The attack on remedies intended to flatten the playing field between Blacks and Whites--affirmative action--and diminish the myth of meritocracy, I say myth, because of the often hidden advantages whites accumulate for just being white, has decreased the absolute numbers as well as the gains of the Civil Rights. It's now illegal in California, Texas, Nebraska, Michigan, Florida, and if Ward Connerly has his way, we will be thrust into his purposed "colorblind" world. But colorblind isn't colorblind for people of color, it merely is code for ending access.
We are not there yet.
Lani Guinier , once Bill Clinton's pick for Attorney General and now a Harvard Law professor, spoke about the need for racial literacy, a lens through which to see the distribution of power generally, and an invaluable tool to critique how power is organized, to see the hierarchy, and to see who is on top of that hierarchy. She asks people to examine the three dimensions of power: What are the rules? Who set them and what is their purpose? And what is the story the winners tell the losers in order to get the losers to continue to engage?

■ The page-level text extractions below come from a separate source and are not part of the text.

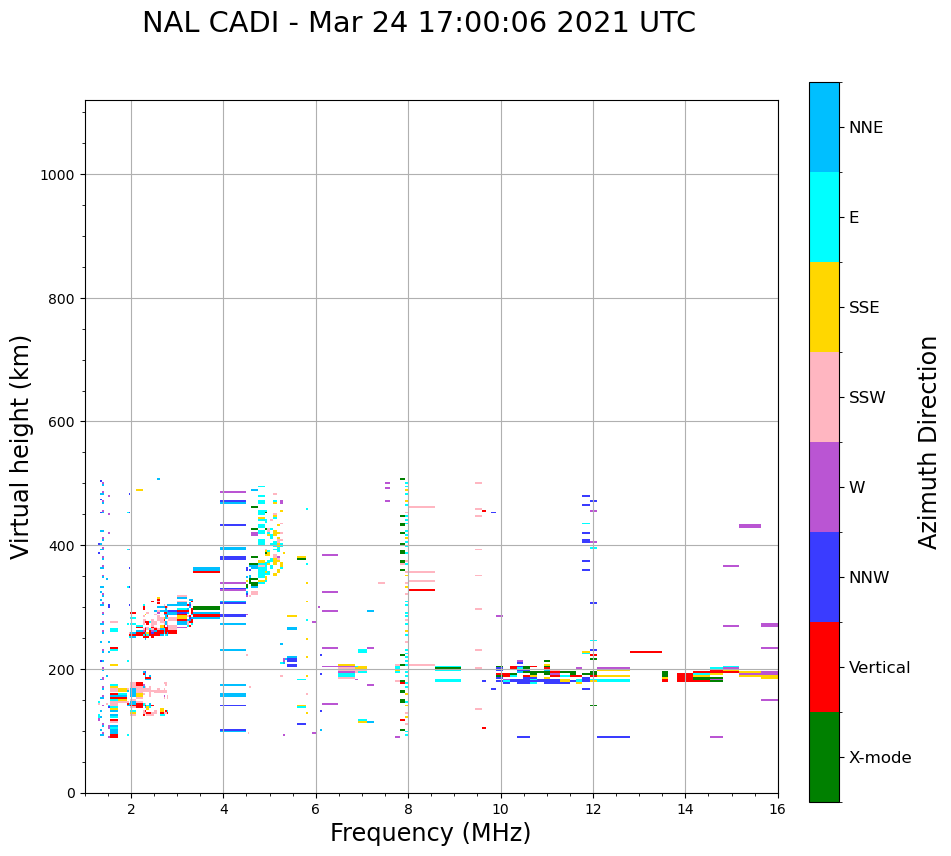 NAL CADI - Mar 24 17:00:06 2021 UTC

Virtual height (km)

1000
800
600
400
200
0

2 4 6 8 10 12 14 16

Frequency (MHz)

NNE
E
SSE
SSW
W
NNW
Vertical
X-mode

Azimuth Direction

Think about that! Yes, Barack Obama is president, in some ways, because he manipulated his racial identity to make at least some white people feel unafraid of him. He didn't present himself as an angry Black man, but as a feminized, Metrosexual, a family man. This isn't colorblindness; Obama ran his campaign as an accommodation to racism. No one was saying that things aren't better, but because there is still an intersection between race and poverty, we cannot pretend to ourselves that this intersection is mere coincidence.